DIRECTION
Rewrite the lines from the one containing "What is the camera" through the one containing "From the camera's vantage", putting "facial hair" in place of "beard" and leaving everything else the same.

ENTRIES SUPPLIED
==*==
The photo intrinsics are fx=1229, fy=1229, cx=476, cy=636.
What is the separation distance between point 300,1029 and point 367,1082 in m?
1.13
==*==
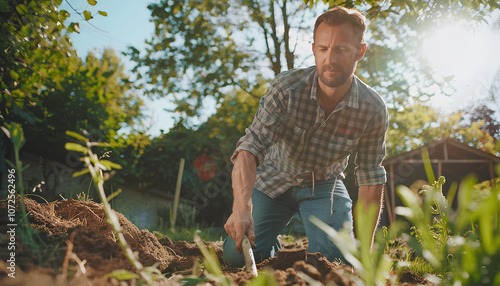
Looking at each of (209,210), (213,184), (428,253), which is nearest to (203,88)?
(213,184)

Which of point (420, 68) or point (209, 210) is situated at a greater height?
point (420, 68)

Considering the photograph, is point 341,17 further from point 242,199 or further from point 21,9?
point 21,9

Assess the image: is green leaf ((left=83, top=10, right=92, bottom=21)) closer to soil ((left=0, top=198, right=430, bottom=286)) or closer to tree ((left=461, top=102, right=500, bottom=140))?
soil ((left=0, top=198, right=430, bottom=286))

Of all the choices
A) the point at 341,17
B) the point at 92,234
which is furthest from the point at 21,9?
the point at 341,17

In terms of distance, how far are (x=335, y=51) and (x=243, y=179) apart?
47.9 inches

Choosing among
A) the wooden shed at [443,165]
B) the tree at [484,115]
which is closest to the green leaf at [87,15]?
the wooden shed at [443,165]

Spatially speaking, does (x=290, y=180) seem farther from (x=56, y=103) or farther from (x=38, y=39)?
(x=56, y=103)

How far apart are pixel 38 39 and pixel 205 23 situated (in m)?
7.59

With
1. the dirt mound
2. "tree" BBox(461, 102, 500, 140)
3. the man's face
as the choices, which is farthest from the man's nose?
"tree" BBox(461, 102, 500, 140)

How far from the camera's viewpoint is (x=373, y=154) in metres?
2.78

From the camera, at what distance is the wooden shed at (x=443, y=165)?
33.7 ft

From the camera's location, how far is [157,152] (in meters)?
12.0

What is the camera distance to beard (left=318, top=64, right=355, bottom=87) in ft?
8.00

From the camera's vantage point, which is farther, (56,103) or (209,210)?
==*==
EXERCISE RESPONSE
What is the camera distance to facial hair (left=318, top=64, right=355, bottom=87) in ft?
8.00

From the camera's vantage point, which is farther, (56,103) or (209,210)?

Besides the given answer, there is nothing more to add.